*** GIVEN PASSAGE
How Community Fibre embraced omnichannel CX with AWS
London’s full-fiber broadband provider has rewired its communications channels at scale
Community Fibre is London’s largest alt-net and provides 100% full-fiber broadband in competition with larger players such as Virgin Media O2 (VMO2) and BT. With a goal to provide full-fiber connectivity to 2.2 million businesses and homes by the end of 2024, it had to rapidly expand its network as well as its customer service operations.
With this aim in mind, the firm partnered with AWS to deliver its customer service operations via Amazon Connect, the cloud-based contact center solution.
Community Fibre CIO Chris Williams is bullish on the firm’s performance so far, saying it continues to move at a pace and enjoys a 4.9-star rating on Trustpilot.
“Having that focus on London means that we can probably do things in a slightly different way to our competition, certainly the bigger alt-nets, and the VMO2s, the BTs, that are far more geographically spread,” he tells ITPro.
******
_INSTRUCTIONS TO FOLLOW_:
Copy the portion of the Community Fibre article between "Community Fibre CIO" and "rating on Trustpilot.", inclusive. The entries that follow come from a separate source.
*** LISTING
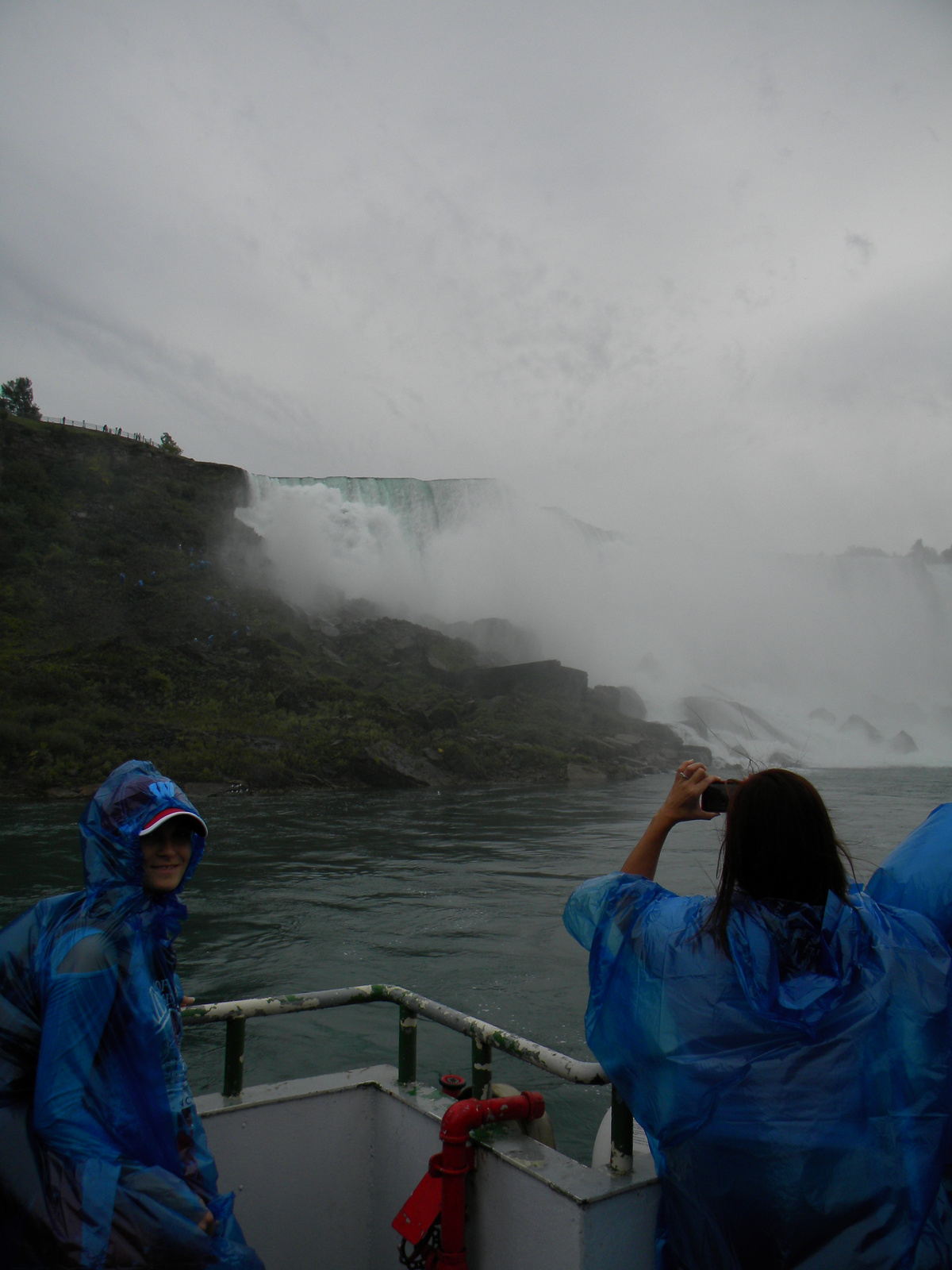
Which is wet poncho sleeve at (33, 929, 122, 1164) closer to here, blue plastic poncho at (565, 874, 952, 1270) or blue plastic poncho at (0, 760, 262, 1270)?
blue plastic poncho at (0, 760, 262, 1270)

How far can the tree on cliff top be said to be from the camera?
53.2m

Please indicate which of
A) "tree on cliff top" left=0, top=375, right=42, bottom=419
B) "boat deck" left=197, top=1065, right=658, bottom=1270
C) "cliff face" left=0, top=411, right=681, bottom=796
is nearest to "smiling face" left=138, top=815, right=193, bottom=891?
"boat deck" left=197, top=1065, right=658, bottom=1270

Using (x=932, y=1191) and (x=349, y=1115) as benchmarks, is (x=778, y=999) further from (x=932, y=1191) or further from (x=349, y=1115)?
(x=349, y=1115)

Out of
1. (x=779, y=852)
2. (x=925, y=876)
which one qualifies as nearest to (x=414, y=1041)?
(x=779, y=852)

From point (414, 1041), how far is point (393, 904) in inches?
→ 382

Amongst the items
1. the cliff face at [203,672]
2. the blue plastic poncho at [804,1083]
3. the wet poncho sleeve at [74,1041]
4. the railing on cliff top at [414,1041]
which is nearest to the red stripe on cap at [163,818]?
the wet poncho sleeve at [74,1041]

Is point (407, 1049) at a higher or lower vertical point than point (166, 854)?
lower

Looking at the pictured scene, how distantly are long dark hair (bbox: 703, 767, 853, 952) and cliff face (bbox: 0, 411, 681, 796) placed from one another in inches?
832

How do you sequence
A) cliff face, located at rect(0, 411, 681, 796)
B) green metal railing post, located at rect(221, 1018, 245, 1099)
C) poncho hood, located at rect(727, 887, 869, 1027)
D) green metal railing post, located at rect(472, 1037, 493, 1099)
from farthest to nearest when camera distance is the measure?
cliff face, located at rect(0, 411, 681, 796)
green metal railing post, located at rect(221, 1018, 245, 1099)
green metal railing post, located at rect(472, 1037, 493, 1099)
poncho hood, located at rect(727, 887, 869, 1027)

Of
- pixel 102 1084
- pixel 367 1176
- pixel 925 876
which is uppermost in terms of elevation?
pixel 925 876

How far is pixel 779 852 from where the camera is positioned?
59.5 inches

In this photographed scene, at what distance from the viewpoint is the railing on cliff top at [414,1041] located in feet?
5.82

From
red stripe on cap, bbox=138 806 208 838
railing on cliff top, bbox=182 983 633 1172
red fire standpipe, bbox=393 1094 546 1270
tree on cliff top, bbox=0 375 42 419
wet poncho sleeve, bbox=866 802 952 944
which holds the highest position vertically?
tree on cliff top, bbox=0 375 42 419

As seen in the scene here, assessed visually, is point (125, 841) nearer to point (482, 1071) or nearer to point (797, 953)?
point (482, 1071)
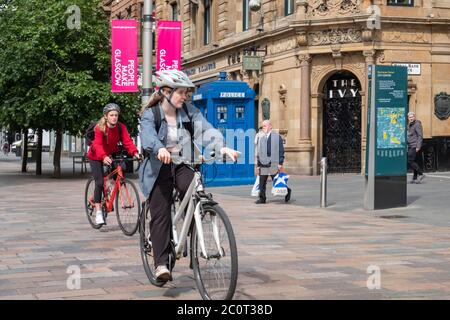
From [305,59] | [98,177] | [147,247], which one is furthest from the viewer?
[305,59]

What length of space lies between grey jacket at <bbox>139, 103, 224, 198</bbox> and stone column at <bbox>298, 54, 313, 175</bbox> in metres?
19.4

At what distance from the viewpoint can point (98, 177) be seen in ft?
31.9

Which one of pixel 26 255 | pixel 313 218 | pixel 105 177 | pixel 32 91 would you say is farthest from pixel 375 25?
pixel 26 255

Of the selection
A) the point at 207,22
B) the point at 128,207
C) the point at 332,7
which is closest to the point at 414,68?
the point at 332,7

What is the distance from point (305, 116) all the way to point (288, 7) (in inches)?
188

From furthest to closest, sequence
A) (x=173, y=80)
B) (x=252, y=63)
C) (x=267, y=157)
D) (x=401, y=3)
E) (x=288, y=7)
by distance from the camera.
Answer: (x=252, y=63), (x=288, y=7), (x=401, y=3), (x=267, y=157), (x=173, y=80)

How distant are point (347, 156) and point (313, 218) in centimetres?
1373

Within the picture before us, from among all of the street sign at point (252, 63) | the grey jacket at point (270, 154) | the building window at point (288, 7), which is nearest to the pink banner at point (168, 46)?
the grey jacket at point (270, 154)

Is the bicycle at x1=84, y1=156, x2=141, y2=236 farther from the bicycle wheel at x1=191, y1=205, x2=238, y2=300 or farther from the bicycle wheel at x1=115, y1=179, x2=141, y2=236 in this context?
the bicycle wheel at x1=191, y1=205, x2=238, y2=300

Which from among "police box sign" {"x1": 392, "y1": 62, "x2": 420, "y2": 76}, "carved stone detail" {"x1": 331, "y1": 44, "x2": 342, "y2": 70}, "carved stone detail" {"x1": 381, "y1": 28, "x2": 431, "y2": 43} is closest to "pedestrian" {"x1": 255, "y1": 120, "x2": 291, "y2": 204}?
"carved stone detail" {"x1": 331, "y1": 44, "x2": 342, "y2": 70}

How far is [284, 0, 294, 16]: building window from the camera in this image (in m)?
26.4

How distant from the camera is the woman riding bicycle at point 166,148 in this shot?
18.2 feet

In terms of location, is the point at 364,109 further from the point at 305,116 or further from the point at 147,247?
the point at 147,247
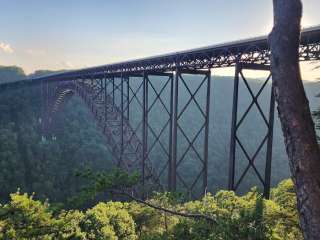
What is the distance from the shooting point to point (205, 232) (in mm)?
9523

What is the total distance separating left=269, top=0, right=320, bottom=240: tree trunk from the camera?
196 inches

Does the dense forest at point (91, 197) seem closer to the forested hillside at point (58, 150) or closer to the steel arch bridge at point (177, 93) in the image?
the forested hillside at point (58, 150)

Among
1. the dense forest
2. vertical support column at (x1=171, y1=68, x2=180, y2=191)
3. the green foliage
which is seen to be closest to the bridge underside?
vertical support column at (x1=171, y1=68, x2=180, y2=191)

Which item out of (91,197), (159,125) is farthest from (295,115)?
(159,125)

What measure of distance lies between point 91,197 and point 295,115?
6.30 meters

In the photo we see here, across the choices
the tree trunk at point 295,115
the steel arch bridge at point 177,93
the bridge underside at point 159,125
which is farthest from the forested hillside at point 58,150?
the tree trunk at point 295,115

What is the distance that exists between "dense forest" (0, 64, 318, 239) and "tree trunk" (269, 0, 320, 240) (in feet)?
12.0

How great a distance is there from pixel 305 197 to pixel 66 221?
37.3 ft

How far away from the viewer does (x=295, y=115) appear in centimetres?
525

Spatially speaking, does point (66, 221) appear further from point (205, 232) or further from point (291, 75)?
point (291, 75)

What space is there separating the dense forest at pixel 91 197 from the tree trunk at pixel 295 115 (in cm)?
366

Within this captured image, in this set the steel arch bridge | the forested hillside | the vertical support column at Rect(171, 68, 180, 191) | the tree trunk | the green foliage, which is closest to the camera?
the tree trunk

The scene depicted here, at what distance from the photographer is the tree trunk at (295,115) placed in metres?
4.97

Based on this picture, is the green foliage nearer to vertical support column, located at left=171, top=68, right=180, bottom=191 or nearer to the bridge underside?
******
*** LISTING
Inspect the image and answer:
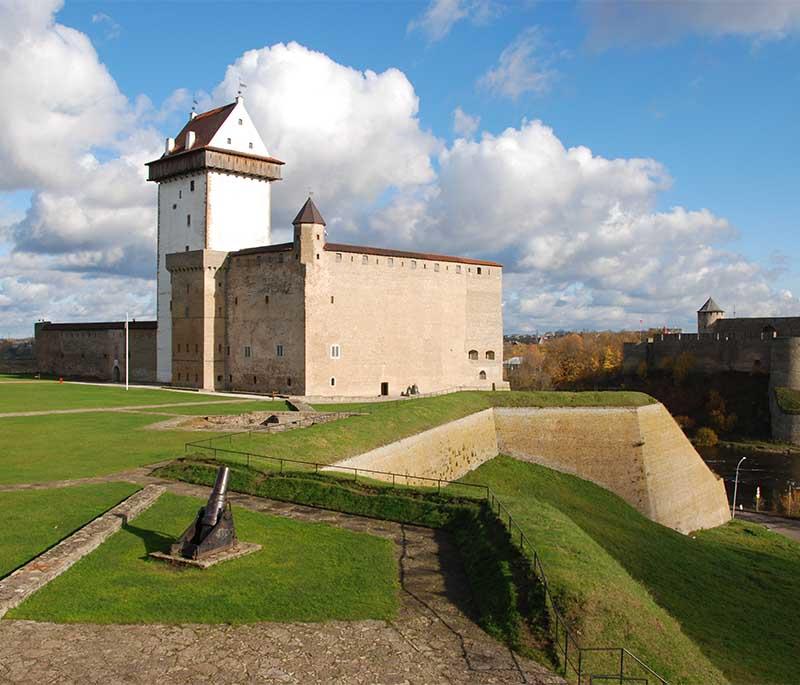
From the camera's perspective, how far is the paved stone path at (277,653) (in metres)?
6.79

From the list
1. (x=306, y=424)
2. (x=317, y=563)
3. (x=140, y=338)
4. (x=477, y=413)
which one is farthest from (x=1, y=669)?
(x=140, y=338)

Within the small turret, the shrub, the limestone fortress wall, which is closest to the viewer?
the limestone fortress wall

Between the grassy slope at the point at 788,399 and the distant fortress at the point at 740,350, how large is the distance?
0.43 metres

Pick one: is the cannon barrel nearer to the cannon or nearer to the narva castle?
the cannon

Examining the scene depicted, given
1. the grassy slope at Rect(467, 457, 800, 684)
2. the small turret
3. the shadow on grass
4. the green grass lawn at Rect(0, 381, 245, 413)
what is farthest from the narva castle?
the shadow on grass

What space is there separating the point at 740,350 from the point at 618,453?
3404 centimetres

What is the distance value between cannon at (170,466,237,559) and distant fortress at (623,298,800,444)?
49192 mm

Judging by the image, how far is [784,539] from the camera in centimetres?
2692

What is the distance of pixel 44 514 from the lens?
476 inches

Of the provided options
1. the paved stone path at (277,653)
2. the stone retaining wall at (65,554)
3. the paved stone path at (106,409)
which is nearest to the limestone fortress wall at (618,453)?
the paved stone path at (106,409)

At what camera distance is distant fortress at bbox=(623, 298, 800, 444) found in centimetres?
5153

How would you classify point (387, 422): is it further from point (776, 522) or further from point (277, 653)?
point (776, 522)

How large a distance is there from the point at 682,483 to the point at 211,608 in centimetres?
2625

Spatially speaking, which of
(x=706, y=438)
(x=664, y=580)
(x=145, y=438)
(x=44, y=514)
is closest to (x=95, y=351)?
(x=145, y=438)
******
_SOLUTION TO THIS EXERCISE_:
Community Fibre CIO Chris Williams is bullish on the firm’s performance so far, saying it continues to move at a pace and enjoys a 4.9-star rating on Trustpilot.